(TEXT SEGMENT begins)
It would seem to me that it supposed to try and find any version of libpython that is 2.3 or greater but for some reason is not doing so.  I even tried using libmap.conf  to direct it to use libpython2.7 but that did not work either.

Any suggestions?


----------



## cpm@ (Jan 1, 2013)

Check that is no reference of PTH in pyconfig.h
`# grep WITH_PTH /usr/local/include/python2.7/pyconfig.h`

If you have compiled with PTH enabled, then try disabling it:
`# cd /usr/ports/lang/python27 && make config && portmaster -r lang/python27`

After, install emulators/virtualbox-ose.


----------



## roddierod (Jan 2, 2013)

grep for PTH returns nothing.  Thanks though.


----------



## cpm@ (Jan 2, 2013)

Check out http://forums.freebsd.org/showthread.php?t=6673.


----------



## roddierod (Jan 2, 2013)

Thanks!

It seem as if the config option in the python port for PTH does nothing as I built it with that on.  In the end the work around to create the links works out.


----------



## wblock@ (Jan 2, 2013)

roddierod said:
			
		

> Thanks!
> 
> It seem as if the config option in the python port for PTH does nothing as I built it with that on.  In the end the work around to create the links works out.



Having PTH enabled is the problem, I think.  If you find yourself copying or linking files to make a port works, it means something is wrong with your system or the port.  Please open a PR for this.


----------



## roddierod (Jan 2, 2013)

I had assumed from the other thread that one was filed, but I can not seem to find it search the PRs so I will file one.


----------
(TEXT SEGMENT ends)
Copy the stretch of the forum thread from "Having PTH enabled" through "will file one.", swapping "port" for "package". The records are separate material and have no connection to the forum thread.
(DATA EXCERPTS begins)
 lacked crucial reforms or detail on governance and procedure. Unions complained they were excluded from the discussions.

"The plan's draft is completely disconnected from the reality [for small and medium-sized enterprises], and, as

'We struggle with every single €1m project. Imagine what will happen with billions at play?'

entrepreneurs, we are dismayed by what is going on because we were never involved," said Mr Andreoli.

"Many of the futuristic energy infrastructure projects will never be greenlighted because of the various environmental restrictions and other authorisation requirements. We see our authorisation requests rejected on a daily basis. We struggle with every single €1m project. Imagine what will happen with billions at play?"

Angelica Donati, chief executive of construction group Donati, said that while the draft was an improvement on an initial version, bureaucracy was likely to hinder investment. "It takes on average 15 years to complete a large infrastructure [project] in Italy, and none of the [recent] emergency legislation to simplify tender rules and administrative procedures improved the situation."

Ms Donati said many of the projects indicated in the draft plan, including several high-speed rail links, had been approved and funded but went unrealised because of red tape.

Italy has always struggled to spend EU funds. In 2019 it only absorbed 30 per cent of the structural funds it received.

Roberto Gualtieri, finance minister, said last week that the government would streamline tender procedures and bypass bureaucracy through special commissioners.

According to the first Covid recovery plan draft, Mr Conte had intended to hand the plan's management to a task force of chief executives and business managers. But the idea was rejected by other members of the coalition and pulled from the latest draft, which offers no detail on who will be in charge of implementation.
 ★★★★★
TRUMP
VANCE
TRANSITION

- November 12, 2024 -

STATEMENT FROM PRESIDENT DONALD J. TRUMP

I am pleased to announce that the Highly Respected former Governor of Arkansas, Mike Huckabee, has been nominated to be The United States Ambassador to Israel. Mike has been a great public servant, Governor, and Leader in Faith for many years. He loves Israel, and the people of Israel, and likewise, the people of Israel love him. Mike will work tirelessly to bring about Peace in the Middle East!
(DATA EXCERPTS ends)
* ANSWER SPACE
Having PTH enabled is the problem, I think.  If you find yourself copying or linking files to make a package works, it means something is wrong with your system or the package.  Please open a PR for this.


----------



## roddierod (Jan 2, 2013)

I had assumed from the other thread that one was filed, but I can not seem to find it search the PRs so I will file one.